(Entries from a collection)
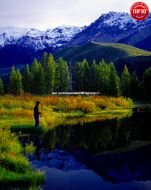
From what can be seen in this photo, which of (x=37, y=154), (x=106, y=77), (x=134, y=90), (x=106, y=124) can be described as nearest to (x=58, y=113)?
(x=106, y=124)

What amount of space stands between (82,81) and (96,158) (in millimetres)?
122503

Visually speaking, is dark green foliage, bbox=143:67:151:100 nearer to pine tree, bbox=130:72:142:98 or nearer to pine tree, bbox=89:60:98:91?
pine tree, bbox=130:72:142:98

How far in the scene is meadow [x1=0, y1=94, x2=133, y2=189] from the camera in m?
19.7

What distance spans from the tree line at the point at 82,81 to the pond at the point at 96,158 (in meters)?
78.6

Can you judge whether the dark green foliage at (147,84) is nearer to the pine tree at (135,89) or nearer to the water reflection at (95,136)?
the pine tree at (135,89)

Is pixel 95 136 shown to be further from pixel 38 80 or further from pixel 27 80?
→ pixel 27 80

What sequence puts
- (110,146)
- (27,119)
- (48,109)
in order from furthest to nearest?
(48,109)
(27,119)
(110,146)

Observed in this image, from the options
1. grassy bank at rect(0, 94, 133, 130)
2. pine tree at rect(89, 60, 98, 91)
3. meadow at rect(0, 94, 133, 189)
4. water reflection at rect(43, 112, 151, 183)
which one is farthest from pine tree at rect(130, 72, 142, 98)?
water reflection at rect(43, 112, 151, 183)

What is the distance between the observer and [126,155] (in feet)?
95.2

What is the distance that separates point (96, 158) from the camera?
27953mm

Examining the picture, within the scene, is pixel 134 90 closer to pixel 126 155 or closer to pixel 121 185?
pixel 126 155

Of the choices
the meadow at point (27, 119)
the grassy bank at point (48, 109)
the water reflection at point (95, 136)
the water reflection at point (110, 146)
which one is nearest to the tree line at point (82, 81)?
the meadow at point (27, 119)

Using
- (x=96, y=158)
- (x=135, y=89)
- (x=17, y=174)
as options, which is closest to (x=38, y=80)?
(x=135, y=89)

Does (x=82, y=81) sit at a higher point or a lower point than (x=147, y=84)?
higher
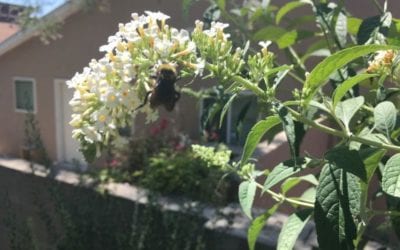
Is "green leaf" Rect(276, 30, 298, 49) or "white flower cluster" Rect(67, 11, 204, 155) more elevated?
"green leaf" Rect(276, 30, 298, 49)

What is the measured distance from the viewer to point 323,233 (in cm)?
83

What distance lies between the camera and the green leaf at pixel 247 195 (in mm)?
1184

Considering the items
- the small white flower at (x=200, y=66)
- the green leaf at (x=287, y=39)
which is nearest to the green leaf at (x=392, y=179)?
the small white flower at (x=200, y=66)

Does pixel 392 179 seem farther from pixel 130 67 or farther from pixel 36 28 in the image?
pixel 36 28

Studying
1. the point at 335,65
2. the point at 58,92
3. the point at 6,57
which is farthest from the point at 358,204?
the point at 6,57

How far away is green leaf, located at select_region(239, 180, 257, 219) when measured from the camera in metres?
1.18

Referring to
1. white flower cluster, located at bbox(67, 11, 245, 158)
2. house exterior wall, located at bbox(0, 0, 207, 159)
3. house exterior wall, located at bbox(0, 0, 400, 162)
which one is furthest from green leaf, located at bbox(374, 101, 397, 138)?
house exterior wall, located at bbox(0, 0, 207, 159)

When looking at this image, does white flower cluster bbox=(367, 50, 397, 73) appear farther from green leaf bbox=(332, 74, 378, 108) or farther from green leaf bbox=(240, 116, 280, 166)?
green leaf bbox=(240, 116, 280, 166)

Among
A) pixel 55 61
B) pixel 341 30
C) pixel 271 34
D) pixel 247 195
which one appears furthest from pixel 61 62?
pixel 247 195

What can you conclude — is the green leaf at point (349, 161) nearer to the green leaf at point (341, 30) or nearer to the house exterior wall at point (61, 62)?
the green leaf at point (341, 30)

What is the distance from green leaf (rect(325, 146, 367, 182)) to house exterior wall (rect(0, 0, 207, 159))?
4239 millimetres

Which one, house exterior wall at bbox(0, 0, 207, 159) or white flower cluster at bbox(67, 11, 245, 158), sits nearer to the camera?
white flower cluster at bbox(67, 11, 245, 158)

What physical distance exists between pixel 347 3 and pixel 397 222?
272 cm

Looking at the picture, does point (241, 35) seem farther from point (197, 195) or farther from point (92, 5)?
point (92, 5)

SET PROBLEM: Rename "grassy bank" to "grass verge" throughout all the records and reproduce their lines with nothing else altered. Leave the pictures out.

SOLUTION TO THIS EXERCISE:
From what can be seen in this photo, which of (x=37, y=154), (x=106, y=77), (x=134, y=90), (x=106, y=124) can be described as nearest to (x=58, y=113)?
(x=106, y=124)

What amount of space stands between (82,81) and (96,158) (in millimetres)?
122503

Visually speaking, is dark green foliage, bbox=143:67:151:100 nearer to pine tree, bbox=130:72:142:98 or nearer to pine tree, bbox=89:60:98:91?
pine tree, bbox=130:72:142:98

How far in the scene is meadow [x1=0, y1=94, x2=133, y2=189] from the camera in m?
19.7

What distance spans from the tree line at the point at 82,81 to the pond at the point at 96,158 (in meters)?
78.6

Can you judge whether the dark green foliage at (147,84) is nearer to the pine tree at (135,89) or nearer to the water reflection at (95,136)?
the pine tree at (135,89)

Is pixel 95 136 shown to be further from pixel 38 80 or further from pixel 27 80?
→ pixel 27 80

What sequence puts
- (110,146)
- (27,119)
- (48,109)
in order from furthest to nearest?
(48,109)
(27,119)
(110,146)

Observed in this image, from the options
1. grass verge at rect(0, 94, 133, 130)
2. pine tree at rect(89, 60, 98, 91)
3. meadow at rect(0, 94, 133, 189)
4. water reflection at rect(43, 112, 151, 183)
which one is farthest from pine tree at rect(130, 72, 142, 98)?
water reflection at rect(43, 112, 151, 183)

What is the distance between the observer and [126,155] (in feet)?
95.2

What is the distance that separates point (96, 158) from the camera?
27953mm

Examining the picture, within the scene, is pixel 134 90 closer to pixel 126 155 or closer to pixel 121 185?
pixel 126 155

Of the choices
the meadow at point (27, 119)
the grass verge at point (48, 109)
the water reflection at point (95, 136)
the water reflection at point (110, 146)
which one is nearest to the tree line at point (82, 81)?
the meadow at point (27, 119)

Using
- (x=96, y=158)
- (x=135, y=89)
- (x=17, y=174)
as options, which is closest to (x=38, y=80)?
(x=135, y=89)

Does (x=82, y=81) sit at a higher point or a lower point than (x=147, y=84)?
higher
Is "green leaf" Rect(276, 30, 298, 49) or "white flower cluster" Rect(67, 11, 204, 155) more elevated?
"green leaf" Rect(276, 30, 298, 49)

What is the measured distance from the viewer to point 323,233 (in cm)?
83

What distance lies between the camera and the green leaf at pixel 247 195 (in mm)?
1184

Considering the items
- the small white flower at (x=200, y=66)
- the green leaf at (x=287, y=39)
which is nearest to the green leaf at (x=392, y=179)?
the small white flower at (x=200, y=66)

Does pixel 392 179 seem farther from pixel 130 67 or farther from pixel 36 28 in the image?
pixel 36 28

Studying
1. the point at 335,65
2. the point at 58,92
3. the point at 6,57
which is farthest from the point at 358,204?
the point at 6,57

How far away is green leaf, located at select_region(239, 180, 257, 219) when measured from the camera in metres?
1.18

Referring to
1. white flower cluster, located at bbox(67, 11, 245, 158)
2. house exterior wall, located at bbox(0, 0, 207, 159)
3. house exterior wall, located at bbox(0, 0, 400, 162)
which one is furthest from green leaf, located at bbox(374, 101, 397, 138)?
house exterior wall, located at bbox(0, 0, 207, 159)

When looking at this image, does white flower cluster bbox=(367, 50, 397, 73) appear farther from green leaf bbox=(332, 74, 378, 108) or farther from green leaf bbox=(240, 116, 280, 166)?
green leaf bbox=(240, 116, 280, 166)

Among
A) pixel 55 61
B) pixel 341 30
C) pixel 271 34
D) pixel 247 195
which one appears furthest from pixel 61 62?
pixel 247 195

What can you conclude — is the green leaf at point (349, 161) nearer to the green leaf at point (341, 30) or nearer to the house exterior wall at point (61, 62)?
the green leaf at point (341, 30)

What is the distance from green leaf (rect(325, 146, 367, 182)) to house exterior wall (rect(0, 0, 207, 159))?
4239 millimetres

Which one, house exterior wall at bbox(0, 0, 207, 159) or white flower cluster at bbox(67, 11, 245, 158), sits nearer to the camera?
white flower cluster at bbox(67, 11, 245, 158)

What physical distance exists between pixel 347 3 and pixel 397 222?
272 cm

Looking at the picture, does point (241, 35) seem farther from point (197, 195) or farther from point (92, 5)?
point (92, 5)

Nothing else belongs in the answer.